Betty Nickerson
June 26, 1922 - January 20, 2021
Born during a tornado in Fort Scott, Kansas, Betty was the first child of Clarence Thomas and Helen (Smiley) Smith. She grew up in Oregon, the eldest of five siblings where, as a young teenager during the Depression, she worked picking hops and prunes to help support the family. She put herself through college on debating scholarships, a skill that would serve her well throughout her career. She earned a B.A. in Sociology from the University of Utah in 1946 and later an M.A. in Sociology and Agriculture from the University of Manitoba in 1967.
During the war years Betty worked as a radio broadcaster and speech writer and was involved in the civil rights movement, marching arm in arm with her black friends. In 1954, after her first husband, Dr. Mark Nickerson, lost his university position during the dark days of McCarthyism, she moved to Winnipeg with her three children. She was always grateful for the safe haven she found in Canada.
In Winnipeg Betty embarked on a career in television where from 1957 to 1963 she presented a live arts and crafts program involving young people. She became known ever after as the “Busy Fingers Lady” after the name of the show. Her young audience sent her vast quantities of artwork, some of which she traded for children’s art from other countries, amassing a huge collection from over 50 nations. She researched the countries and used the pictures to provide her viewers with cultural geography lessons, as seen through the eyes of their peers. She also wrote two books using the international colletion as illustrations: How the World Grows it’s Food, 1965 and Celebrate the Sun, 1969.

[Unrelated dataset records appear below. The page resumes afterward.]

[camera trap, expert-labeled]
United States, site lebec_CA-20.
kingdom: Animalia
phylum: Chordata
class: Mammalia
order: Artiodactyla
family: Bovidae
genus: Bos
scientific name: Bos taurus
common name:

Passionate about the importance of youth’s creativity and role in society she gave lectures and organized exhibitions in many countries around the world and across Canada, including Expo ‘67 and the Man and His World Exhibition in Montreal in 1968. The Nickerson Collection of Children’s Art is now housed permanently in Gatineau, Quebec at the Children’s Museum, part of the Canadian Museum of History. From 1970 to 1981 she founded and ran All About Us/Nous Autres, a non-profit foundation to collect art, poems and stories from youth across Canada, organizing travelling exhibitions and publishing several books from the many thousands of submissions.
In 1982, Betty and her second husband, Dr. Seymour Trieger, moved to the West Coast, where a life-long concern for the environment led her to become the first-ever federal candidate for the Green Party of Canada, running in a by-election in 1983 and in the general election a year later.
Betty was always involved in the women’s movement as well, including a stint on the National Executive of the Voice of Women from 1963 to 1966. As she entered her senior years Betty became concerned with the place of older women in our society and, with the support of a Canada Council Grant, wrote Old and Smart: Women and Aging in 1991. The huge response to this book led her to organize Amazing Greys, a gathering and celebration of older women that took place for four years in Parksville, B.C.
During this long and busy life Betty received numerous honours, awards and prestigious appointments including: British Council Fellowship, 1966; India Arts Council Fellowship, 1967; Queen’s Jubilee Medal, 1977; Canadian Commissioner to UN International Year of the Child, 1979.
Betty lived her last ten years in declining health at the Eagleview facility in Comox, B.C. At the age of 98 and a half it seems fitting that she died just hours after the swearing in of the first woman, a woman of colour no less, as the Vice President of the United States. It represents much of what she stood for in her life.
She is survived and proudly remembered by her three children – Steve (Hiroko), Mike (Claire) and Marki (Larry), five granddaughters and four great-grandchildren.
"Keep your eyes on the stars, and do what’s possible."